Keep Your Credit Cards Open
While you may think that closing a credit card once you pay it off would be good for your credit, usually it's not. Closing a credit card account can hurt your credit utilization ratio by reducing your total available credit. It can also change the average length of your credit history, though if you've always paid your account on time, your account could remain on your credit report for up to 10 years. Both your credit utilization and the length of your credit history are key components in calculating your credit scores, and any changes to these categories could cause your score to dip.
One exception to this rule is if you can't afford your credit card's annual fees. Some cards charge steep fees each year, and if you don't have enough money to pay them, check with the issuer about getting a different card they offer or cancel the account altogether.

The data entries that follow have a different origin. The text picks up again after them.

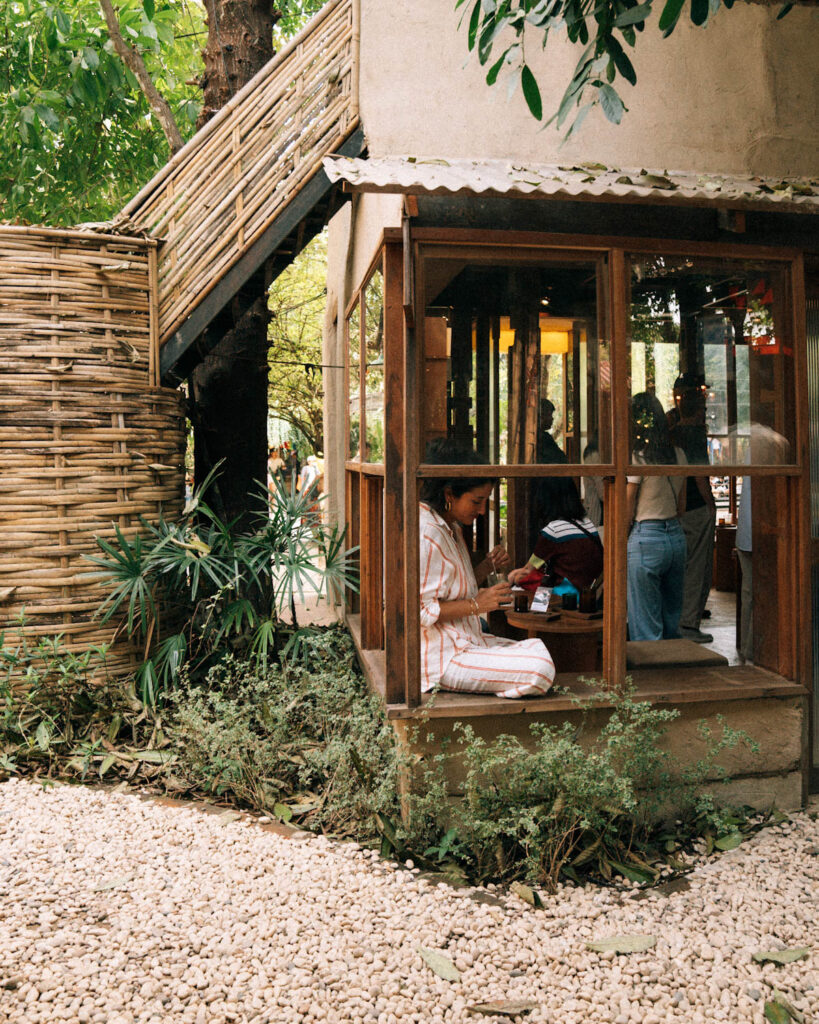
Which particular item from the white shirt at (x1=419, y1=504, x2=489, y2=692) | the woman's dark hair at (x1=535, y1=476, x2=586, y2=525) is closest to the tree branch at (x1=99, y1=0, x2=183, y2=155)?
the woman's dark hair at (x1=535, y1=476, x2=586, y2=525)

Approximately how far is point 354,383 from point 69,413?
1.87m

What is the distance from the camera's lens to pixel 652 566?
6023mm

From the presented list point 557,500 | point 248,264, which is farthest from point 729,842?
point 248,264

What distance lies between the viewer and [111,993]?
2.81 meters

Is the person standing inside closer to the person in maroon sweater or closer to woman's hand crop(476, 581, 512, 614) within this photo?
the person in maroon sweater

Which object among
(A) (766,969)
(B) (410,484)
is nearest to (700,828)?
(A) (766,969)

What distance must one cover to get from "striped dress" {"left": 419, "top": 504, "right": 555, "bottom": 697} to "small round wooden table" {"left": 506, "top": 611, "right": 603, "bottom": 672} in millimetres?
794

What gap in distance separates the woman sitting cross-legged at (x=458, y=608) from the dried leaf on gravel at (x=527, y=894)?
2.74ft

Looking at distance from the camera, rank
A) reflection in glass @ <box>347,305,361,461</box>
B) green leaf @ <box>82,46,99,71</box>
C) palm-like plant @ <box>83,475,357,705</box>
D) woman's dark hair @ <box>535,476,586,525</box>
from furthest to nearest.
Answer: green leaf @ <box>82,46,99,71</box>, woman's dark hair @ <box>535,476,586,525</box>, reflection in glass @ <box>347,305,361,461</box>, palm-like plant @ <box>83,475,357,705</box>

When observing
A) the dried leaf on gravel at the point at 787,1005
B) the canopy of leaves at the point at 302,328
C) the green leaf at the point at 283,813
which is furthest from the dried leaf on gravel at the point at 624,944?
the canopy of leaves at the point at 302,328

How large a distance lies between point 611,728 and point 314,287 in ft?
57.2

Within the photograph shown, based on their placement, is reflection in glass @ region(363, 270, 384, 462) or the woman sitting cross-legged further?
reflection in glass @ region(363, 270, 384, 462)

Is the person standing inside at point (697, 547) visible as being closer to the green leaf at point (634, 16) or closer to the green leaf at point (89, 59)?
the green leaf at point (634, 16)

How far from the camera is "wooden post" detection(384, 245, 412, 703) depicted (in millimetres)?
3965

Keep Track of Your Progress and Stay Motivated
As with any goal, keeping track of your progress is key to understanding where you are in the process and how much further you have to go until all your credit card debt is gone. Consider using a spreadsheet or another document that tracks the following for each account:
- Your remaining account balance
- Payment due dates
- Payments you've made
- Your interest rate
- Annual fees
Seeing this information across all your accounts will help you understand which debt to tackle first. It will also help you see your progress over time, which can help you stay motivated through what might be a long journey.
If you have multiple cards, make sure to pay close attention to the due dates so you avoid missing any payments. Late payments are the most important aspect of your credit scores, and even one late or missed payment can cause your score to drop.

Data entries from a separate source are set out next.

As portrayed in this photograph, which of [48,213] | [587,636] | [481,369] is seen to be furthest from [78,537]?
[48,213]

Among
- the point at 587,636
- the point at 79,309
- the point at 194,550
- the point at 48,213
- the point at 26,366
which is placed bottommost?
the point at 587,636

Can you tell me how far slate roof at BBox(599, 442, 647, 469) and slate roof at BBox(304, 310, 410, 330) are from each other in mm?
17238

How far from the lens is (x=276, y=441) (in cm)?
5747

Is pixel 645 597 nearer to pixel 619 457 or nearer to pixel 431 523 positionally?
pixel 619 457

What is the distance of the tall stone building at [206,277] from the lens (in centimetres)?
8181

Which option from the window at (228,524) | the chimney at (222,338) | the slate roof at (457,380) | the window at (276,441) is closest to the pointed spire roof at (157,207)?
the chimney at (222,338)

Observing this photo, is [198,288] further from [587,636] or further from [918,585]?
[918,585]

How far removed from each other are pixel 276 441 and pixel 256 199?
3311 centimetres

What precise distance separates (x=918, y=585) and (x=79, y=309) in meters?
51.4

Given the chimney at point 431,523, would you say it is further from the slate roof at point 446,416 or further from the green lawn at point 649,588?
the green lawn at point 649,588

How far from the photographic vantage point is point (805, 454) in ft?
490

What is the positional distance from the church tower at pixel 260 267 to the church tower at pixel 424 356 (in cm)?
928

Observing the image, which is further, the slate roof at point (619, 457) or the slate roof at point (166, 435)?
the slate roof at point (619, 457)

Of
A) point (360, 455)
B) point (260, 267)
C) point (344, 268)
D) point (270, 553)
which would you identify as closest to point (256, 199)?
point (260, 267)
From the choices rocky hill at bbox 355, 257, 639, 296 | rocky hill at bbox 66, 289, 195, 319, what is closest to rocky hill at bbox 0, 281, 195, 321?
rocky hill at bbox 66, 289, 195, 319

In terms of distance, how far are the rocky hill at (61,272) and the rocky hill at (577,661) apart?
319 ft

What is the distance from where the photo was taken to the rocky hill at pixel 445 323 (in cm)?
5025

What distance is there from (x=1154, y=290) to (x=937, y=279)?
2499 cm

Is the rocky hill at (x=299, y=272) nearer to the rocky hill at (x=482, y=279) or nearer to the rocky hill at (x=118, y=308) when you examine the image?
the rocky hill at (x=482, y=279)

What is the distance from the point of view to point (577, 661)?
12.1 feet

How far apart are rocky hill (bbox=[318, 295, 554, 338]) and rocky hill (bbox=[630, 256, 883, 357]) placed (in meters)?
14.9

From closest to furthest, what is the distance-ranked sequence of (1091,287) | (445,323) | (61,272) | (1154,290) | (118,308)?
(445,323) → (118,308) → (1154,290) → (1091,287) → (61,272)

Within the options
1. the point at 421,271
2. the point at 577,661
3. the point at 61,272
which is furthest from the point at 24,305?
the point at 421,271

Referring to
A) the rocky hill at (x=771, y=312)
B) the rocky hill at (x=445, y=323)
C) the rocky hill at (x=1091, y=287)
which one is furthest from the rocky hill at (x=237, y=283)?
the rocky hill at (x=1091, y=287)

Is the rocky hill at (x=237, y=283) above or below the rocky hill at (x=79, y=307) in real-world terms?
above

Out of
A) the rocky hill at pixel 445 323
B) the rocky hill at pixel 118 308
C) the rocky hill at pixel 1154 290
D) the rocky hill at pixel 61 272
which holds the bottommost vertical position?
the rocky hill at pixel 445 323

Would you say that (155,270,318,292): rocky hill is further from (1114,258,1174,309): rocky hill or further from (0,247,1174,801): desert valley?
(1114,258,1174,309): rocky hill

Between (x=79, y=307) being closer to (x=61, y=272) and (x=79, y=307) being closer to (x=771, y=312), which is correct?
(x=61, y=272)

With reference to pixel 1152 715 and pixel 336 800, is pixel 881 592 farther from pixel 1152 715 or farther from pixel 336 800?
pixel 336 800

To get a clear view of all your debt, consider getting a free copy of your credit report and credit scores from Experian to see your up-to-date account information as creditors report it. You'll also be able to see if your credit report changes over time and you can use Experian's tools to track your progress.
What to Do Once You're Finally out of Debt
Once you've paid off your credit card debt, consider crafting a strategy to help you manage your spending going forward. You'll want to avoid overspending and not to rely on your credit cards for non-essential purchases. Always make sure you can pay off whatever you spend on your cards every month to avoid paying interest charges.
Review your budget and see how much extra money you have each month. If you don't already have an emergency fund, take that extra amount and put it in savings to begin building a fund solely for emergency expenses. Once you have an emergency fund (experts recommend you have at least three months' worth of expenses set aside to cover unexpected financial needs), you can use any extra cash to save for other financial goals, such as a down payment for a car or home. As long as you know how much extra money you have to play with each month, you'll be able to budget how much you can spend on other things and how much to save.
It's important to remember that once you're out of credit card debt, you can go back to using your credit cards—but with caution. Using a credit card for purchases can have many benefits, including earning rewards and purchase protections. As long as you pay off your balance every month, credit cards can offer plenty of savings and perks.